AKR, BALB/c, and SCID mice (Harlan Olac) were maintained in individual ventilated cages within the Biological Services Unit at Manchester University. Mice were infected when 6–8 wk old with experimental groups containing five mice; all work was performed under the regulations of the Home Office Scientific Procedures Act (1986). T. muris was maintained, as previously described (17). Mice were orally infected with ∼100 infective eggs, and parasite burdens were assessed on days 21 and 35 postinfection (p.i.). T. muris excretory/secretory (ES) Ag was prepared from adult worms following 4 h in vitro culture. A total of 0.8 μg of human rIL-33 was injected i.p. every third day, either days −1 to 20 p.i. or days 35–49 p.i.

Mesenteric lymph nodes (MLN) were removed aseptically, and a single cell suspension was created in RPMI 1640 supplemented with 10% FCS, 2 mM l-glutamine, 100 U/ml penicillin, and 100 μg/ml streptomycin (Invitrogen Life Technologies). MLN cells at 5 × 106 cells/ml were cultured with 50 μg/ml T. muris ES Ag at 37°C for 24 h. Supernatants were assayed using a custom cytometric bead array kit (CBA) for IFN-γ, TNF-α, IL-6, IL-10, IL-4, IL-13, and IL-9. IL-17 was measured by ELISA (BD Biosciences). Serum was assayed by ELISA for parasite-specific IgG1 and IgG2a, as described previously (18). Briefly, 96-well plates were coated with 5 μg/ml T. muris ES Ag and incubated with serial 2-fold diluted serum. Bound Ig was detected using biotinylated anti-murine IgG1 (AbD Serotec) and IgG2a (BD Biosciences).

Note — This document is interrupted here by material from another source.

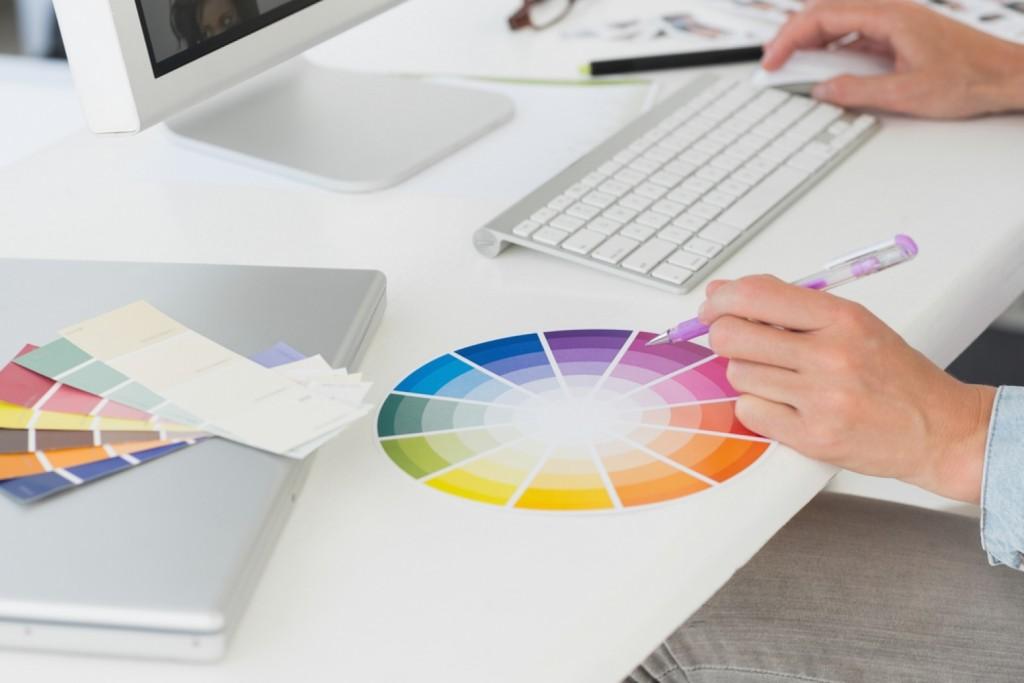 reglas-composición-arte-diseño-web-2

Caecal tissue was fixed in 4% formaldehyde in PBS, paraffin embedded, sectioned at 5 μm, and stained for intestinal goblet cells with periodic acid and Schiff’s reagent (Sigma-Aldrich). Goblet cells were assessed by counting cell number per 20 crypt units, two sections per animal. Caecal crypt length and submucosa depth were measured using ImageJ analysis software (National Institutes of Health). Intestinal epithelial cell (IEC) homeostasis was assayed using BrdU to identify proliferating cells within the caecal epithelium. Mice were injected with 10 mg of BrdU 16 h before sacrifice, and nuclei that had incorporated BrdU in this time period were visualized using an anti-BrdU Ab (Mas 250b; Harlan Sera Laboratories), as described previously (19). Sections were analyzed by noting the location of the highest BrdU-stained cell for each crypt; this was achieved by counting the number of cells up the crypt axis to the most luminal BrdU-stained cell; 40 crypts were counted per mouse.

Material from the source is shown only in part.